NASA Optical Tech May Streamline Planetary Exploration

5 Min Read
EVA Astronauts working at Lunar South Pole crater. NASA artist concept of Lunar exploration activities.
Optical navigation technology could help astronauts and robots find their ways using data from cameras and other sensors.
Credits: NASA
  • As astronauts and rovers explore uncharted worlds, finding new ways of navigating these bodies is essential in the absence of traditional navigation systems like GPS.
  • Optical navigation relying on data from cameras and other sensors can help spacecraft - and in some cases, astronauts themselves - find their way in areas that would be difficult to navigate with the naked eye.
  • Three NASA researchers are pushing optical navigation tech further, by making cutting edge advancements in 3D environment modeling, navigation using photography, and deep learning image analysis.

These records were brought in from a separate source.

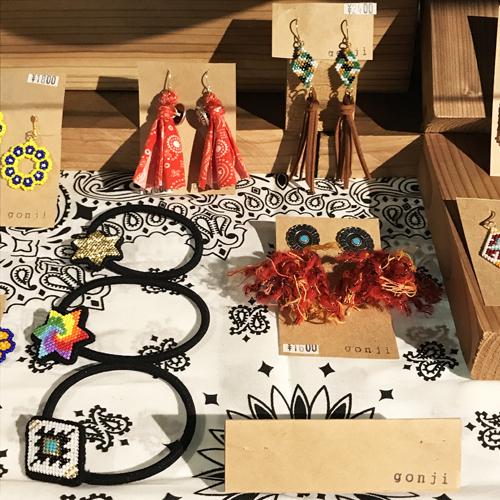 ハンドメイドアクセサリーブランド/gonji、ゴンジ、handmade、accessory、沖縄、okinawa、ネックレス、ブレス、ピアス、pierced earrings、イヤリング、ポルタアンドゲートPORTAANDGATE03
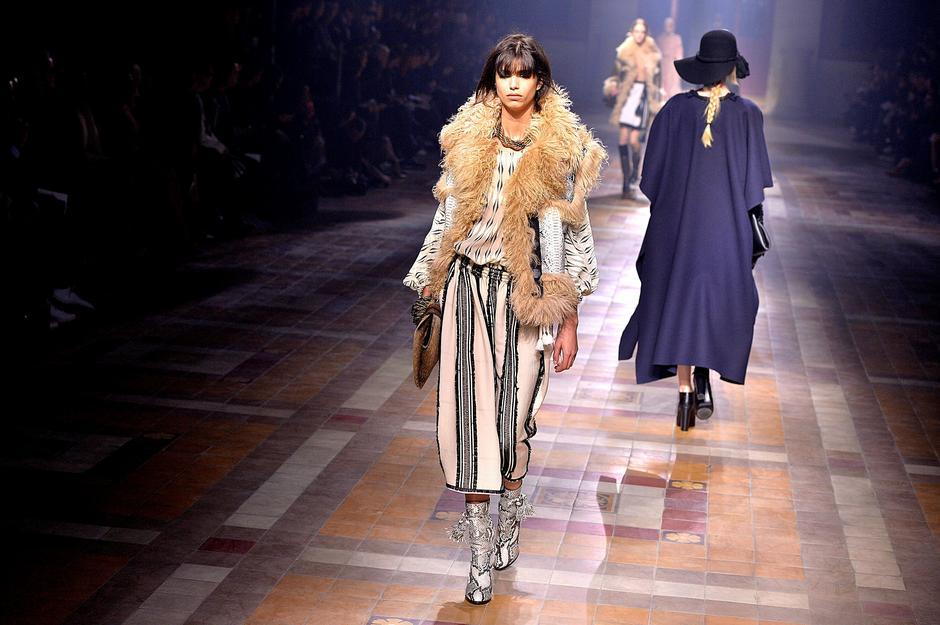 Pokaz Lanvin na Paris Fashion Week / Getty Images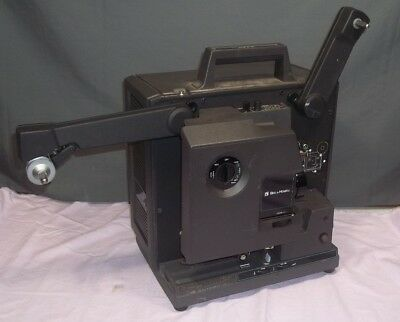 Vintage BELL & HOWELL 2585 16 MM FILMSOUND Movie Projector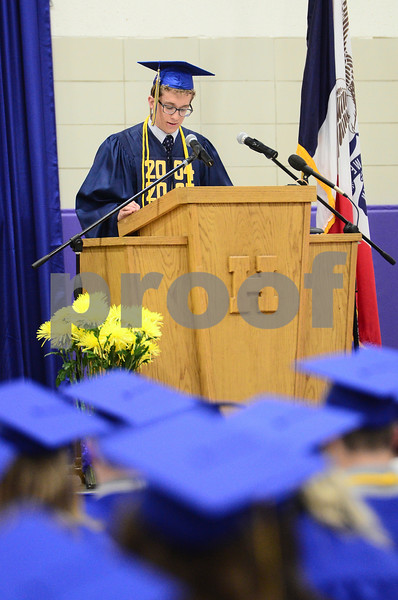 -Messenger photo by Jesse Major<br /> <br /> Humboldt HIgh School senior president Will Dunscombe tells his classmates that going to college will be the best money they ever borrowed during graduation Sunday.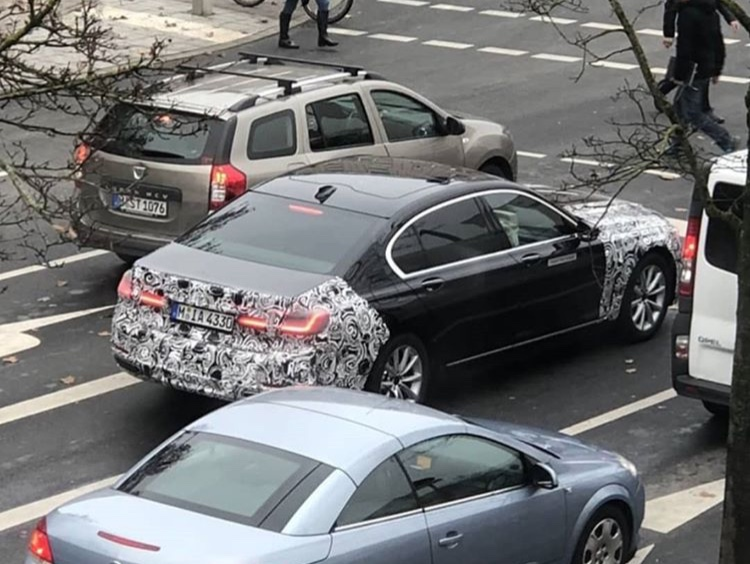 2019 - [BMW] Série 7 restylée  - Page 5 83a40410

In a dim, barren landscape like the surface of the Moon, it can be easy to get lost. With few discernable landmarks to navigate with the naked eye, astronauts and rovers must rely on other means to plot a course.

As NASA pursues its Moon to Mars missions, encompassing exploration of the lunar surface and the first steps on the Red Planet, finding novel and efficient ways of navigating these new terrains will be essential. That's where optical navigation comes in - a technology that helps map out new areas using sensor data.

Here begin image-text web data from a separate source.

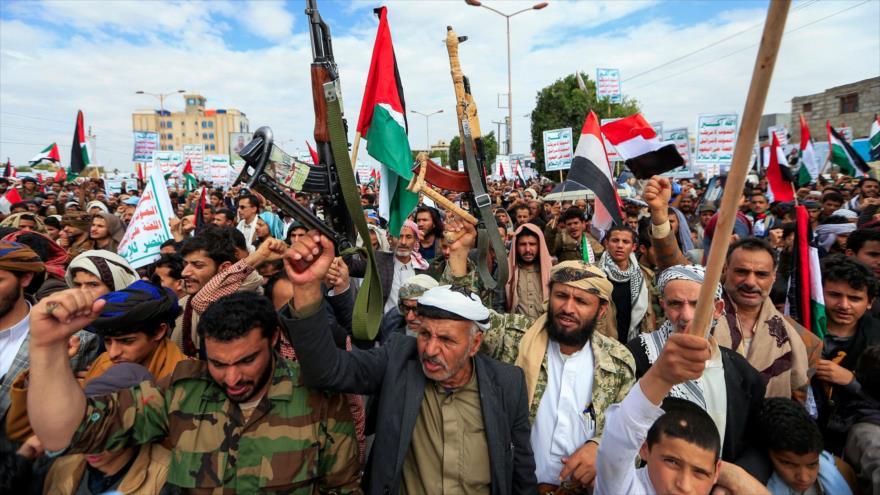 Partidarios del movimiento yemení Ansarolá protestan en defensa del pueblo palestino en Sana, Yemen, 7 de mayo de 2021. (Foto: AFP)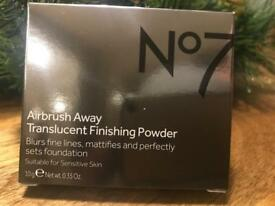 No7 Airbrush Away Translucent Finishing Powder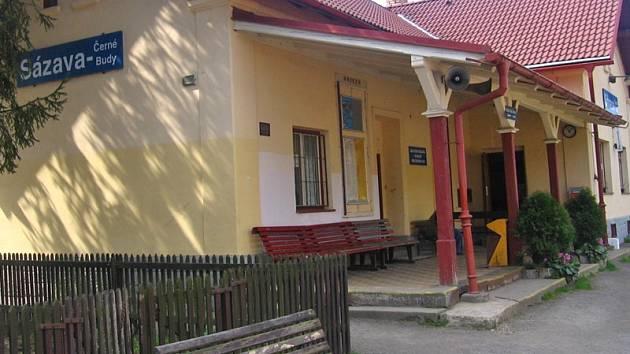 Z názvu stanice Sázava byly vypuštěné Černé Budy.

NASA's Goddard Space Flight Center in Greenbelt, Maryland, is a leading developer of optical navigation technology. For example, GIANT (the Goddard Image Analysis and Navigation Tool) helped guide the OSIRIS-REx mission to a safe sample collection at asteroid Bennu by generating 3D maps of the surface and calculating precise distances to targets.

Now, three research teams at Goddard are pushing optical navigation technology even further.

Virtual World Development

Chris Gnam, an intern at NASA Goddard, leads development on a modeling engine called Vira that already renders large, 3D environments about 100 times faster than GIANT. These digital environments can be used to evaluate potential landing areas, simulate solar radiation, and more.

While consumer-grade graphics engines, like those used for video game development, quickly render large environments, most cannot provide the detail necessary for scientific analysis. For scientists planning a planetary landing, every detail is critical.

Vira can quickly and efficiently render an environment in great detail.
NASA

"Vira combines the speed and efficiency of consumer graphics modelers with the scientific accuracy of GIANT," Gnam said. "This tool will allow scientists to quickly model complex environments like planetary surfaces."

The Vira modeling engine is being used to assist with the development of LuNaMaps (Lunar Navigation Maps). This project seeks to improve the quality of maps of the lunar South Pole region which are a key exploration target of NASA's Artemis missions.

Vira also uses ray tracing to model how light will behave in a simulated environment. While ray tracing is often used in video game development, Vira utilizes it to model solar radiation pressure, which refers to changes in momentum to a spacecraft caused by sunlight.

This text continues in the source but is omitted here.